• Passage provided
━━━━
My wife and I go to the Grizzly Paw every time we're in Canmore. We love the Grump Bear Honey Wheat - http://www.thegrizzlypaw.com/grizzly-paw-brewery-Beers


----------



## Ag Driver (Dec 13, 2012)

(just-over-a) Buck a Beers - JR 5.5, Blue, Brava, PC Lager
Micro Brew - Mike Duggans IPA No 9
Non-Discount Brew - Keith's Amber Ale

I am usually on the cheap side and can be caught drinking Blue.


----------



## Islenska (May 4, 2011)

Echo, my nephew worked at the Grizzly Paw a few years ago and he treated us to their brew on the way thru town. A very unique place as is the whole Canmore area.

But really there is only one canuck beer......Molson's Canadian!


----------



## My Own Advisor (Sep 24, 2012)

Big fan of Beau's:
http://www.beaus.ca/

They also have one of the best brewery websites 

Once you've had a few of these, you can't imagine drinking Moosehead. 

Steamwhistle is good micro ON beer gone mainstream. Great on a hot summer day because it's a pilsner. In the winter, I prefer beers with more hops and malts.

Mill St. makes some nice beers as well.


----------
━━━━
• Provided information
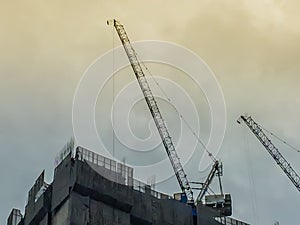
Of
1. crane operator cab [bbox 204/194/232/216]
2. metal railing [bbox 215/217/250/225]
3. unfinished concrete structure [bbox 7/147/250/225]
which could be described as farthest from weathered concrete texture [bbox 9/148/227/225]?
crane operator cab [bbox 204/194/232/216]

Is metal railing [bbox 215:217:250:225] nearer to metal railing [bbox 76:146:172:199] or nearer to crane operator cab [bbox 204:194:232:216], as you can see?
crane operator cab [bbox 204:194:232:216]

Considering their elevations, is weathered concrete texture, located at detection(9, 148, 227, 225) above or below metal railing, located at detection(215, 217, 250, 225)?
below

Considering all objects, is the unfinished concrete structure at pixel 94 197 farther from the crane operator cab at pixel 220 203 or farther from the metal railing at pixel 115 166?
the crane operator cab at pixel 220 203

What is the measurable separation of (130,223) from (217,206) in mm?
38783

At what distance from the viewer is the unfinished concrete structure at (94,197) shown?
12062cm

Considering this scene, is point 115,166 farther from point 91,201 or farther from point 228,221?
point 228,221

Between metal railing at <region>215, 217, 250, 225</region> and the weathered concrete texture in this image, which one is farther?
metal railing at <region>215, 217, 250, 225</region>

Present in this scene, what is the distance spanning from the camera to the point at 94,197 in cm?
12281

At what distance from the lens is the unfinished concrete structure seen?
12062 centimetres

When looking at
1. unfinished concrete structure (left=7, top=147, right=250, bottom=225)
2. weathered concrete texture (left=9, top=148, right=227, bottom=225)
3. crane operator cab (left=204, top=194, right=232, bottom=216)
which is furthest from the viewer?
crane operator cab (left=204, top=194, right=232, bottom=216)

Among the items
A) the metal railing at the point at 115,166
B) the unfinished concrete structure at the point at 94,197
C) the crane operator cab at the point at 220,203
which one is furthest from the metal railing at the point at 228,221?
the metal railing at the point at 115,166

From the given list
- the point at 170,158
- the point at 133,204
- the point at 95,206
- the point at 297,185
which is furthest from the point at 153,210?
the point at 297,185

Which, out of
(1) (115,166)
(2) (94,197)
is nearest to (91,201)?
(2) (94,197)

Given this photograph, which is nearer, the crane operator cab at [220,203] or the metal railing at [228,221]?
the metal railing at [228,221]
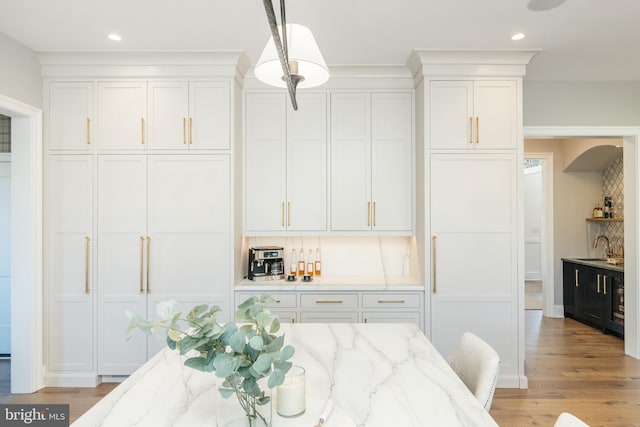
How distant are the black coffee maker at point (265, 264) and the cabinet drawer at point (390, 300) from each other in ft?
2.61

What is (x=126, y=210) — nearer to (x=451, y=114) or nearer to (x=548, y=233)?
(x=451, y=114)

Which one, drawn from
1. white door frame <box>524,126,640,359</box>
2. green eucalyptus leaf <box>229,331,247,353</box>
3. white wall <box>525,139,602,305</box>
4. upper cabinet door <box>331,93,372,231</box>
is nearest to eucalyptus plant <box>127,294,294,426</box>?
green eucalyptus leaf <box>229,331,247,353</box>

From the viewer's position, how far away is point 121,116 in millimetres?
3146

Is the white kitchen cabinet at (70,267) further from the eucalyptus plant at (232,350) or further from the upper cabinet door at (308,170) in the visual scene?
the eucalyptus plant at (232,350)

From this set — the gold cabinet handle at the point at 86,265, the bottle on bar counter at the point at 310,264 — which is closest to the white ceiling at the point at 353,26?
the gold cabinet handle at the point at 86,265

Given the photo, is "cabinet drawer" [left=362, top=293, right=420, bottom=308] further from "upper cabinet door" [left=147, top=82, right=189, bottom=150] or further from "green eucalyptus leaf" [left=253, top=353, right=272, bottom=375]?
"green eucalyptus leaf" [left=253, top=353, right=272, bottom=375]

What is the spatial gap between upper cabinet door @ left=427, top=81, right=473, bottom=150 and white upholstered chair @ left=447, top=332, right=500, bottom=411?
182cm

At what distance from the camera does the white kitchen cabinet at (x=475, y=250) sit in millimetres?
3104

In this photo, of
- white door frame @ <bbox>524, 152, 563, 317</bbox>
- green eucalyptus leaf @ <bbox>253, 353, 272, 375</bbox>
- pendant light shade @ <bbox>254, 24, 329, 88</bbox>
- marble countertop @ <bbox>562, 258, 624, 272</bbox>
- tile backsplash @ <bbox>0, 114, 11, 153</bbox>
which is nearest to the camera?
green eucalyptus leaf @ <bbox>253, 353, 272, 375</bbox>

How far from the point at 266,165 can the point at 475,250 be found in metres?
1.89

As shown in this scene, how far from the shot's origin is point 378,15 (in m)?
2.49

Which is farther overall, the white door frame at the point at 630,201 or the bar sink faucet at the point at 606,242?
the bar sink faucet at the point at 606,242

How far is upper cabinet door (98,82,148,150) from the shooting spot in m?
3.14

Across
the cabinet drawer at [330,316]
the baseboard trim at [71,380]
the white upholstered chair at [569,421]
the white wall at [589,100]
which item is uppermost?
the white wall at [589,100]
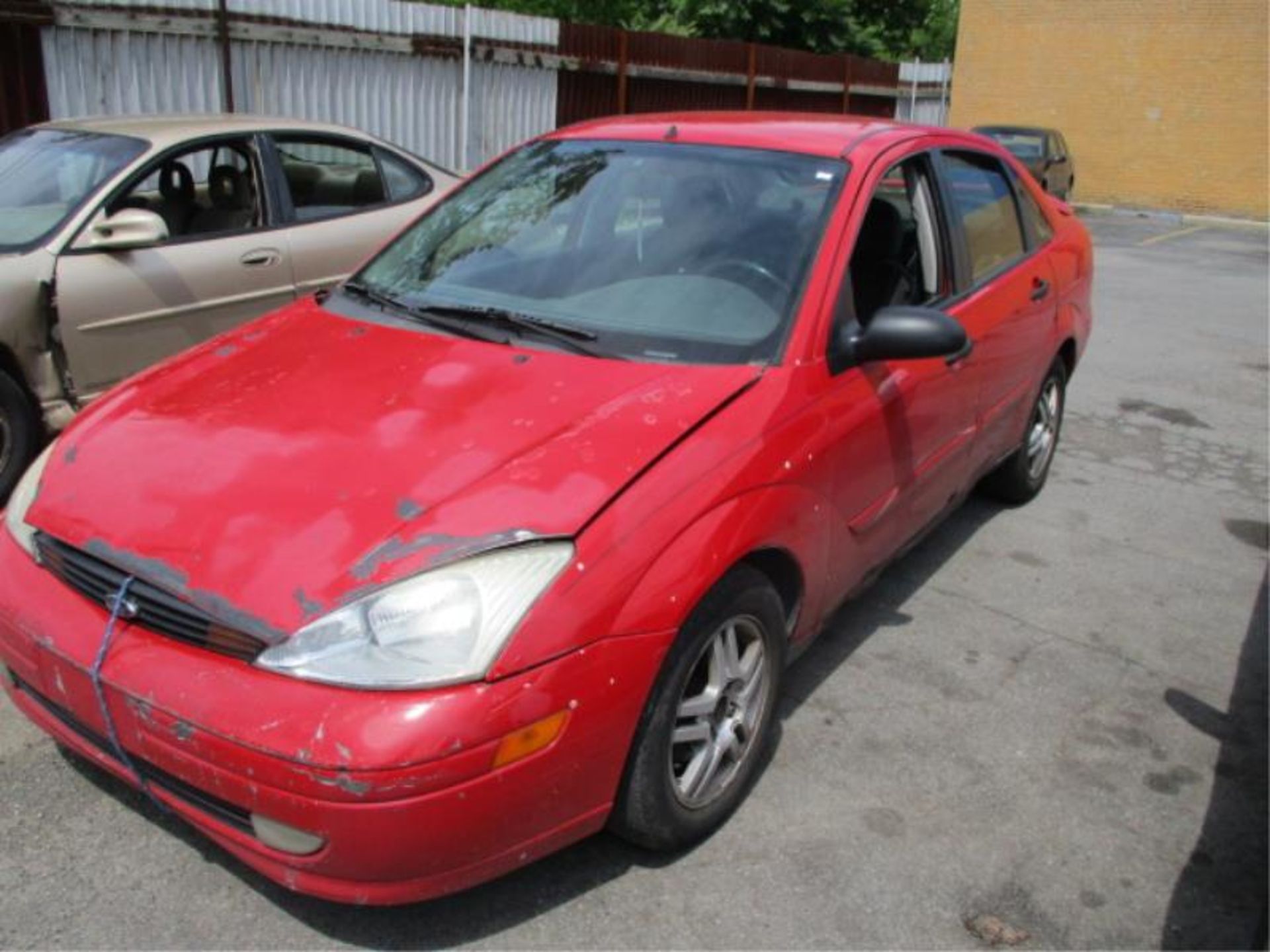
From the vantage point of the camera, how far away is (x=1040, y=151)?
20766mm

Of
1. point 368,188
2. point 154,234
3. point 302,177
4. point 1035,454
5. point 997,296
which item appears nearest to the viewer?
point 997,296

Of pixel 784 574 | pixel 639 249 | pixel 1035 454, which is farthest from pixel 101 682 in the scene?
pixel 1035 454

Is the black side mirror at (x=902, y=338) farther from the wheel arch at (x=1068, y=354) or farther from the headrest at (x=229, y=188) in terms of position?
the headrest at (x=229, y=188)

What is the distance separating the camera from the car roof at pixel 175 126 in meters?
5.46

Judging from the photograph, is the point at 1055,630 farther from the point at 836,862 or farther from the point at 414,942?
the point at 414,942

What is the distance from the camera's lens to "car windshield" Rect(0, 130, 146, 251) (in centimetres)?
507

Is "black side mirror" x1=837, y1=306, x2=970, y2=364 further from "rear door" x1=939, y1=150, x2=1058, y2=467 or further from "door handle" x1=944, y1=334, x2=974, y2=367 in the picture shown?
"rear door" x1=939, y1=150, x2=1058, y2=467

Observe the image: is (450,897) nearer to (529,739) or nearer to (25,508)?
(529,739)

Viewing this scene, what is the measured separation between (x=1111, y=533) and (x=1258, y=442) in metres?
2.39

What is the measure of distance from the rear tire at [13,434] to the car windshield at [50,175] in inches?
25.6

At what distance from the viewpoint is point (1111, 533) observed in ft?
17.3

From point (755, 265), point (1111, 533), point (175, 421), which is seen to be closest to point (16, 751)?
point (175, 421)

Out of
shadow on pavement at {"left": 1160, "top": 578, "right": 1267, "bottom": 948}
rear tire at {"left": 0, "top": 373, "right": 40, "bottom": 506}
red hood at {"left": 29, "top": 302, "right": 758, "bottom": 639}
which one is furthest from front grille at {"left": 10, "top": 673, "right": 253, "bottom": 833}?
rear tire at {"left": 0, "top": 373, "right": 40, "bottom": 506}

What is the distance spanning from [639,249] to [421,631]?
63.5 inches
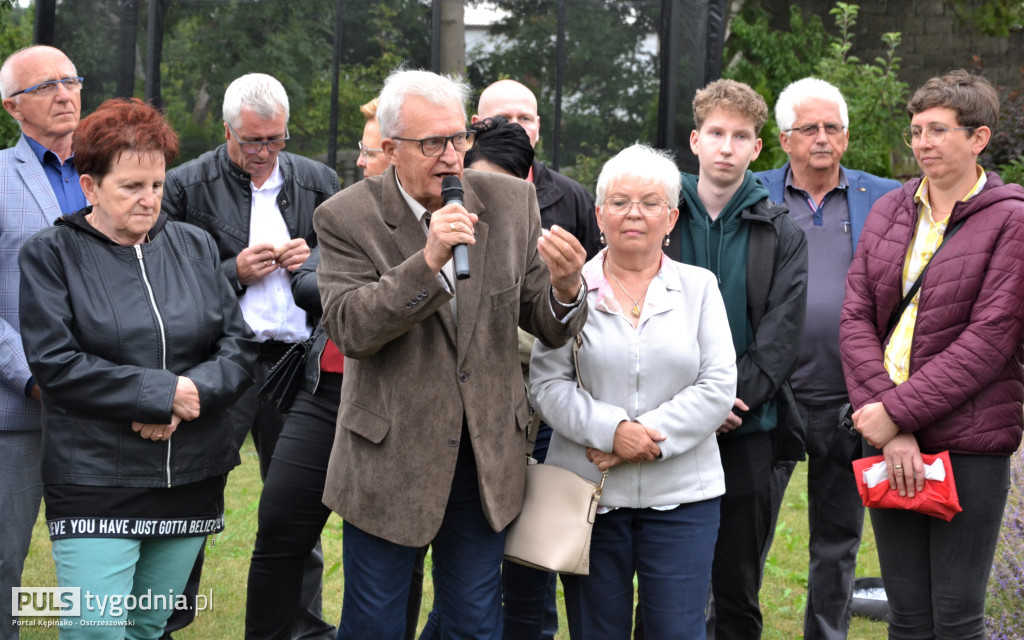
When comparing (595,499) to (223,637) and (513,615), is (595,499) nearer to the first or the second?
(513,615)

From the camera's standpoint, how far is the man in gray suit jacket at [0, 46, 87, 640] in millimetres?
3779

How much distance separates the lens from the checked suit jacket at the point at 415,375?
9.81 feet

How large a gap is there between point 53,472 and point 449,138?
4.99 feet

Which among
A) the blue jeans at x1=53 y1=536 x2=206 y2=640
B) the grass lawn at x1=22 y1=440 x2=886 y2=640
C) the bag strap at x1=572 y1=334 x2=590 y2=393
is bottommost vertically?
the grass lawn at x1=22 y1=440 x2=886 y2=640

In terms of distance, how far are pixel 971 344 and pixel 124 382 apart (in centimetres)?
256

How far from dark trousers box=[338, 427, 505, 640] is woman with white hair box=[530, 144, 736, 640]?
38cm

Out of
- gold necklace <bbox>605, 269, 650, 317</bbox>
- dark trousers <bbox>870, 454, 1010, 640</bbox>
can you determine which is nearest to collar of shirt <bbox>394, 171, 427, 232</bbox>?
gold necklace <bbox>605, 269, 650, 317</bbox>

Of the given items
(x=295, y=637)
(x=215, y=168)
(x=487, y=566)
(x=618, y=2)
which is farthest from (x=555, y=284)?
(x=618, y=2)

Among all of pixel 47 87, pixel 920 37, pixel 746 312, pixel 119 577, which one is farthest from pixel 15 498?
pixel 920 37

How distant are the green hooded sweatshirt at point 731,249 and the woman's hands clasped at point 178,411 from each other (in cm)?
→ 178

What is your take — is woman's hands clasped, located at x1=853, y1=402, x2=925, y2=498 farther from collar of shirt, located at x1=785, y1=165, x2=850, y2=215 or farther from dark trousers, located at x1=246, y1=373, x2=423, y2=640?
dark trousers, located at x1=246, y1=373, x2=423, y2=640

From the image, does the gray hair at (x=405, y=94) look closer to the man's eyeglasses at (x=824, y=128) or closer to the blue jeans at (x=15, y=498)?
the blue jeans at (x=15, y=498)

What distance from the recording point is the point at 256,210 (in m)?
4.33

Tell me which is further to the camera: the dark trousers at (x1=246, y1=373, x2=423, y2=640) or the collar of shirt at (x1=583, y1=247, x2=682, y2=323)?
the dark trousers at (x1=246, y1=373, x2=423, y2=640)
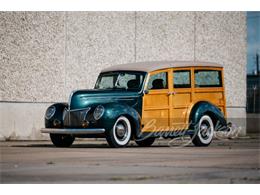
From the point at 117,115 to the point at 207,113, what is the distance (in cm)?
232

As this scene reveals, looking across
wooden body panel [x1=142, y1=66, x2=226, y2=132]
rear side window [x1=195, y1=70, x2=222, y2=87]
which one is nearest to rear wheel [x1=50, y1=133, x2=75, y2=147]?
wooden body panel [x1=142, y1=66, x2=226, y2=132]

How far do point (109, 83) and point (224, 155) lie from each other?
12.8 feet

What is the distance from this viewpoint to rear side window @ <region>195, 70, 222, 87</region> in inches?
575

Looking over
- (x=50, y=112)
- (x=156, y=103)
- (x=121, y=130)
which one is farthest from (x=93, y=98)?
(x=156, y=103)

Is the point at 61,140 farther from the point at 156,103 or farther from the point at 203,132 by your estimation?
the point at 203,132

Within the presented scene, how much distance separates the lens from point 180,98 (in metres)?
14.2

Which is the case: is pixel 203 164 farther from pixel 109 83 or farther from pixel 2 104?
pixel 2 104

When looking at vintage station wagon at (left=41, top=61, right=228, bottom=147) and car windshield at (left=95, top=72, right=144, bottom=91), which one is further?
car windshield at (left=95, top=72, right=144, bottom=91)

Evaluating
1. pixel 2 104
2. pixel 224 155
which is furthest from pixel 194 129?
pixel 2 104

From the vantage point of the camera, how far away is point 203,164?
9.31m

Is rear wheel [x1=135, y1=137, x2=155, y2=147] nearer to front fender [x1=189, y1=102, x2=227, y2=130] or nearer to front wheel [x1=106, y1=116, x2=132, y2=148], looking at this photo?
front fender [x1=189, y1=102, x2=227, y2=130]

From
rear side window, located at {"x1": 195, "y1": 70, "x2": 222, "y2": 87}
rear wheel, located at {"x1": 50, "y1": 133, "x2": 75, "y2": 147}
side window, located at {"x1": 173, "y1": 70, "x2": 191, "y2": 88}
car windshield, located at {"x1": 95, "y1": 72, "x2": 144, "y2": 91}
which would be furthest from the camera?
rear side window, located at {"x1": 195, "y1": 70, "x2": 222, "y2": 87}

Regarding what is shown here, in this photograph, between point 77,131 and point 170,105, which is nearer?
point 77,131

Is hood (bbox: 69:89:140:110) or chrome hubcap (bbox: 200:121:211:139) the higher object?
hood (bbox: 69:89:140:110)
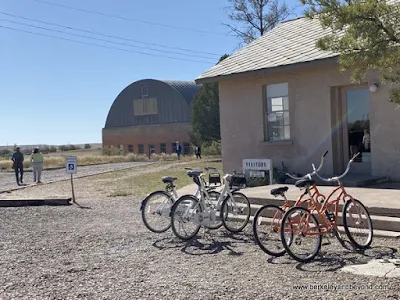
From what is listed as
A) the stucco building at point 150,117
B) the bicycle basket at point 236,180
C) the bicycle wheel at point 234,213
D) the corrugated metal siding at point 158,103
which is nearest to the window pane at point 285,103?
the bicycle basket at point 236,180

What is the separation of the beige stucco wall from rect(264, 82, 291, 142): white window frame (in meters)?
0.16

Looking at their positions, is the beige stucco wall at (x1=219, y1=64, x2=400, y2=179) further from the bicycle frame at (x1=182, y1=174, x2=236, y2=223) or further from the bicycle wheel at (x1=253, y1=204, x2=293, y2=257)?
the bicycle wheel at (x1=253, y1=204, x2=293, y2=257)

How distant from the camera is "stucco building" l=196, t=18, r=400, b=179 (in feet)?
37.2

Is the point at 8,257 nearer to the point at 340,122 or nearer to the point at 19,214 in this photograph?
the point at 19,214

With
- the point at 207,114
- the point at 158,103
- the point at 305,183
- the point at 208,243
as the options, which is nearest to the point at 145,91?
the point at 158,103

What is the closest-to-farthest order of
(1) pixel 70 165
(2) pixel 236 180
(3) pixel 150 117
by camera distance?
(2) pixel 236 180 → (1) pixel 70 165 → (3) pixel 150 117

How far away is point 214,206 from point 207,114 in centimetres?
2628

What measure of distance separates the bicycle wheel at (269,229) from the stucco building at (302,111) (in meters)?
5.21

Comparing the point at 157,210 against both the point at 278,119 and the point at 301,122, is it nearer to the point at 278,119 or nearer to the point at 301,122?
the point at 301,122

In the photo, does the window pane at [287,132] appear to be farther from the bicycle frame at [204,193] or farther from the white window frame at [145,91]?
the white window frame at [145,91]

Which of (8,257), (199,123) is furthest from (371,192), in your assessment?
(199,123)

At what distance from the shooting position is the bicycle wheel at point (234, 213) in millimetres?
8219

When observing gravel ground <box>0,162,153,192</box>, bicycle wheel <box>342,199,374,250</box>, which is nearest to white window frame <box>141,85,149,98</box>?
gravel ground <box>0,162,153,192</box>

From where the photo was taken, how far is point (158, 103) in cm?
5728
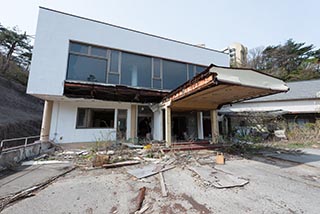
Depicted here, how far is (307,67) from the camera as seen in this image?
21828mm

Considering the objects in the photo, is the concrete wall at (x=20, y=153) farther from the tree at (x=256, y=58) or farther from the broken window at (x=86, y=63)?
the tree at (x=256, y=58)

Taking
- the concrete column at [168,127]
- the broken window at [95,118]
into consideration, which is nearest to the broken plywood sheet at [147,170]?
the concrete column at [168,127]

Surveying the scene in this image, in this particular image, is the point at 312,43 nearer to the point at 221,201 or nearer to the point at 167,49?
the point at 167,49

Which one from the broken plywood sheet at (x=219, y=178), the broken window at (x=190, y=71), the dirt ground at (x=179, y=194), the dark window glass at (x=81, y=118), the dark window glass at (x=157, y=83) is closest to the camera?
the dirt ground at (x=179, y=194)

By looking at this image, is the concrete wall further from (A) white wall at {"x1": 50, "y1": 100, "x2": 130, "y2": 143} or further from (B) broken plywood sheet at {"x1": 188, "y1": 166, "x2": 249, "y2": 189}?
(B) broken plywood sheet at {"x1": 188, "y1": 166, "x2": 249, "y2": 189}

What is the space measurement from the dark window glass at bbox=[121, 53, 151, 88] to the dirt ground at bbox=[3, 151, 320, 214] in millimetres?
5472

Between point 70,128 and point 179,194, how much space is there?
24.0 ft

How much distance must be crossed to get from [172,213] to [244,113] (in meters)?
13.5

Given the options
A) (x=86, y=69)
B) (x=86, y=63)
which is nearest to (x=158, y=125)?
(x=86, y=69)

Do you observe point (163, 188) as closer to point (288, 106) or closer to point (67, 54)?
point (67, 54)

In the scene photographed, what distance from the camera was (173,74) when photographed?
1011cm

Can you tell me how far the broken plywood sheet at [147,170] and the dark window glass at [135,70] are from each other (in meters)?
5.27

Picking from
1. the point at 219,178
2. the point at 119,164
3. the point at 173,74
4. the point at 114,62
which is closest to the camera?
the point at 219,178

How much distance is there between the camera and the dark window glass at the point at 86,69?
7766mm
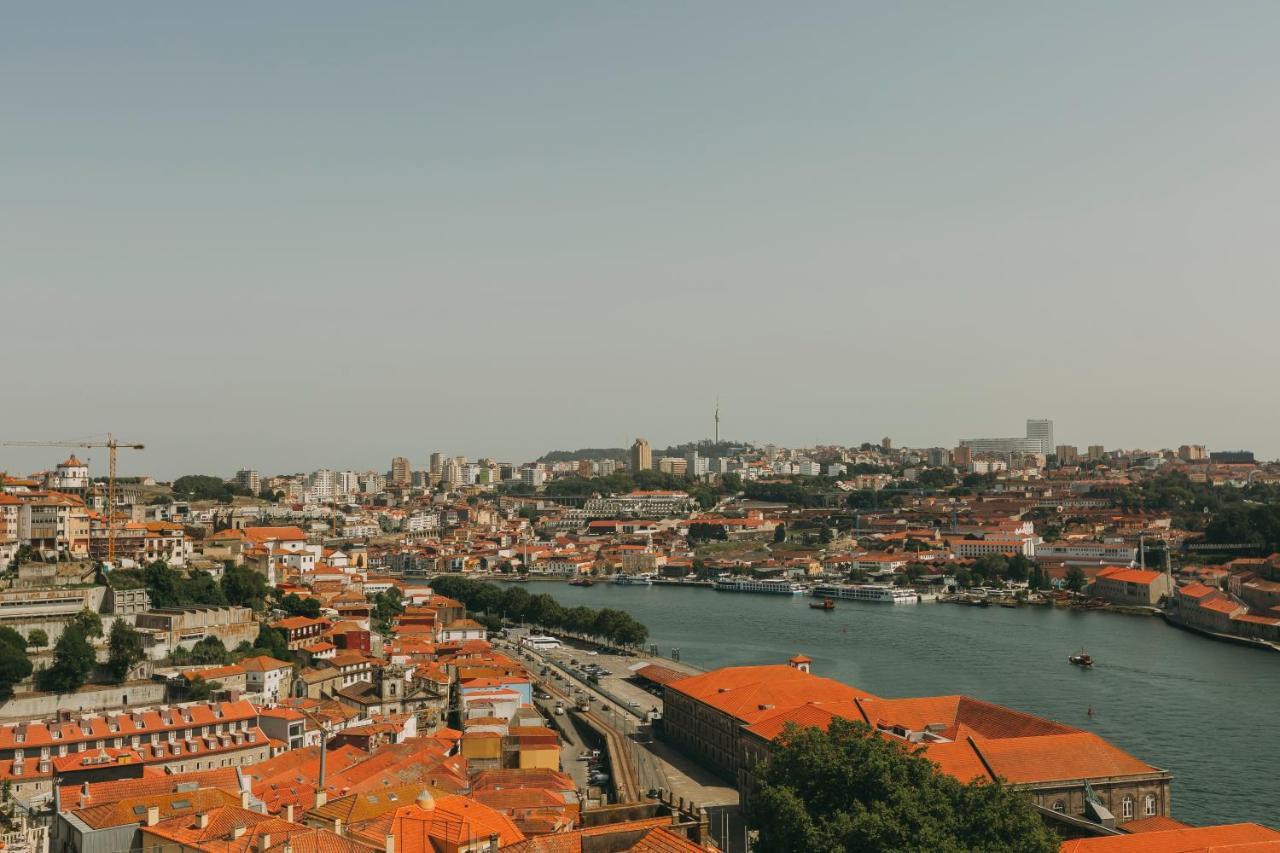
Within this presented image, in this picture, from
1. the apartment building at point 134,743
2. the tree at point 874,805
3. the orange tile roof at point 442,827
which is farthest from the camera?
━━━━
• Actions to take
[1] In the beer thread, print the passage from "Steamwhistle is good" up to and including "beers as well.".
[2] Answer these about the beer thread:
(a) Which beer does Ag Driver say he can usually be caught drinking?
(b) Where did Islenska's nephew work a few years ago?
(c) According to My Own Advisor, why is Steamwhistle great on a hot summer day?
Answer from the beer thread alone.

• Answers in order
[1]
Steamwhistle is good micro ON beer gone mainstream. Great on a hot summer day because it's a pilsner. In the winter, I prefer beers with more hops and malts.

Mill St. makes some nice beers as well.

[2]
(a) Blue.
(b) At the Grizzly Paw.
(c) Because it's a pilsner.